Findings from a preclinical study of PI3K inhibitor taselisib's mechanism of action in mutant cell line and breast cancer xenograft models surprised researchers, according to a talk presented at the 2016 San Antonio Breast Cancer Symposium.1
“Taselisib leads to depletion of mutant p100a protein that is dose-dependent and time-dependent,” said lead study author Lori Friedman, PhD, of Genentech, in South San Francisco, California.
PIK3CA mutations affect the biology of tumor cell cycle, survival, growth, and proliferation. These mutations are frequently found in human cancers, including ER+, HER2+ and triple-negative breast cancers, Dr Friedman noted.
PI3K-inhibiting agents are in development but have a narrow therapeutic index; it can be a challenge to balance safety and antitumor activity. They also appear to reduce negative feedback responses upstream in the target tumor pathway, causing PI3K inhibitors' use to reduce their antitumor activity.
“Feedback and pathway reactivation attenuates the activity of PI3K inhibitors,” she explained. “Most PI3K inhibitors are effective at 1 hour and lose potency at 24 hours.”
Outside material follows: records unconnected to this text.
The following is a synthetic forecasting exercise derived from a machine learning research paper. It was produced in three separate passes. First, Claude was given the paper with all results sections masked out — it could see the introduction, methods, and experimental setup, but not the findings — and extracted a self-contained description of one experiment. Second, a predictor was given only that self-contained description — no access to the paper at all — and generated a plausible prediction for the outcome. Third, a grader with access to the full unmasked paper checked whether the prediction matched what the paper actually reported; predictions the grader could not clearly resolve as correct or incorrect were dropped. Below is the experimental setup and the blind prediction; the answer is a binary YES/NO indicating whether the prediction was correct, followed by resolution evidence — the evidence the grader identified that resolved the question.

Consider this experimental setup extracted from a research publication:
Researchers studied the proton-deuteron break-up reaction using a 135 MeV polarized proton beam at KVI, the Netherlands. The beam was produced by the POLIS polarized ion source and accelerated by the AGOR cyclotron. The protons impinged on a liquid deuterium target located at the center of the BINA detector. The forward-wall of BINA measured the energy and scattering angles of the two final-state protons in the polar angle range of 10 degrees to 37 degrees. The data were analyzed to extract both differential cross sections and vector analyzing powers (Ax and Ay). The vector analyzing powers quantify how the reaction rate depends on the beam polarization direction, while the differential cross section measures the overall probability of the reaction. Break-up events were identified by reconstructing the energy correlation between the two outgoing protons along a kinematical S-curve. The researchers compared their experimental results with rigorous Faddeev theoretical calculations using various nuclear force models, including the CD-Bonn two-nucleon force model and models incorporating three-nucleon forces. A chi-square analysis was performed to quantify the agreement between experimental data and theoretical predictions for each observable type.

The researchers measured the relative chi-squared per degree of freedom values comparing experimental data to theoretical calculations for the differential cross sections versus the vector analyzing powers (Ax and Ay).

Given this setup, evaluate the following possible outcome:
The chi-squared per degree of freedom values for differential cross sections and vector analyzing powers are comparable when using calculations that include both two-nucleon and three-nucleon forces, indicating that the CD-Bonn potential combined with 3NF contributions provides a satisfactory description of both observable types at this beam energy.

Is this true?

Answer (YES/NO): NO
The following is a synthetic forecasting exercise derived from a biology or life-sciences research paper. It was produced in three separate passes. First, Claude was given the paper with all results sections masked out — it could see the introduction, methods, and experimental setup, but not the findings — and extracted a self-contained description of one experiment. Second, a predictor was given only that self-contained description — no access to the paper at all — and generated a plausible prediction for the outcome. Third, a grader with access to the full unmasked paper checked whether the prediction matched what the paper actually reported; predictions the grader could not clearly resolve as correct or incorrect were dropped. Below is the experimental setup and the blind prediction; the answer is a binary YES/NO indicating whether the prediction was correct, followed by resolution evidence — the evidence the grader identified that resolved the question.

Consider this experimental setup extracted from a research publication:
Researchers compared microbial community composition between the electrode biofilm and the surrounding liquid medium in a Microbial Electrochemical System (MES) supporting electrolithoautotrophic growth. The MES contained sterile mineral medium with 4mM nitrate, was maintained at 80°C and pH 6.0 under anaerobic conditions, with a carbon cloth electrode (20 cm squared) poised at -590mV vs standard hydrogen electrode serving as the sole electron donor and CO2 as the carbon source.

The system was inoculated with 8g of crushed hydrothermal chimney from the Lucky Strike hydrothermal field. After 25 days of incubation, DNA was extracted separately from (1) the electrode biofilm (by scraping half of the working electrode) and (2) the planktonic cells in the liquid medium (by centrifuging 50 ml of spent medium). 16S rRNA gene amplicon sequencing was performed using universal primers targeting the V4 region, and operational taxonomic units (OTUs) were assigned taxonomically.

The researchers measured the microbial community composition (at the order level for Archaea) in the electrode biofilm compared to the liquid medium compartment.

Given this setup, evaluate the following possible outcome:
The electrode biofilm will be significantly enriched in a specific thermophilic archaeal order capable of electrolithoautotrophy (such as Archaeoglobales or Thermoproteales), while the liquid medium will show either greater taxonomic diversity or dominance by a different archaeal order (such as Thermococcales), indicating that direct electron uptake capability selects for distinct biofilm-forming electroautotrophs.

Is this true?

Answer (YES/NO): NO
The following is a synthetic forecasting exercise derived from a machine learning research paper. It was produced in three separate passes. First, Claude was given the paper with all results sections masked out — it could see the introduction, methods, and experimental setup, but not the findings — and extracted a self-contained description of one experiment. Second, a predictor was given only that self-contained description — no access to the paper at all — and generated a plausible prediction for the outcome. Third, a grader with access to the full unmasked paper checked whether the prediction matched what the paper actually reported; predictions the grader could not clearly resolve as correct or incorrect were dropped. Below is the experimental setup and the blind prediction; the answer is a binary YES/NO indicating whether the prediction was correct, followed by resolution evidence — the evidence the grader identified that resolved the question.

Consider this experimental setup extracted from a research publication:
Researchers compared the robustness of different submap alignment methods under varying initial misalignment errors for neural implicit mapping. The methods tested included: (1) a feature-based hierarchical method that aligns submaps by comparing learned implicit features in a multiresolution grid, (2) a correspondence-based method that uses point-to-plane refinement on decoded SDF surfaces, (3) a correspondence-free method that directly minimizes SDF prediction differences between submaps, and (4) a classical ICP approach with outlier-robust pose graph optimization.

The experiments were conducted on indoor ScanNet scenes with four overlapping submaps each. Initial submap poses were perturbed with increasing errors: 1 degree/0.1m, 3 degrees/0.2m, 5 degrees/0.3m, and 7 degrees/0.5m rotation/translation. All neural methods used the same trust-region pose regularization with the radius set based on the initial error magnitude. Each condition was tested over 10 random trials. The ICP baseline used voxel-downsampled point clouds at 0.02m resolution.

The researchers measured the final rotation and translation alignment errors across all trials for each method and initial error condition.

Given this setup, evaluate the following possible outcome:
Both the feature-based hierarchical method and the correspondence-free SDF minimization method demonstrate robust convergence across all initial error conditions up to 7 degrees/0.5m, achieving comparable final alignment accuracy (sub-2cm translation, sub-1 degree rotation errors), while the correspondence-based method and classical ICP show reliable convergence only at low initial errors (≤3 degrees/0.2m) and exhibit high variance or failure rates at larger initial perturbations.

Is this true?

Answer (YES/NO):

But taselisib exhibits stronger activity against tumor cells harboring PIK3CA mutations than other PI3K-targeting agents, Dr Friedman said.
“Taselisib has strong pathway suppression maintained at 24 hours in mutant cells,” Dr Friedman said. “Mutant cells are more sensitive to taselisib than wildtype cells. Taselisib is better at suppressing signaling at 24 hours.”
The research team believes that this suggests taselisib has a unique mechanism of action that mitigates the feedback issue. They hypothesize that taselisib degrades mutant PI3Kα, a “unique” mechanism of action among clinical compounds that might widen its therapeutic index.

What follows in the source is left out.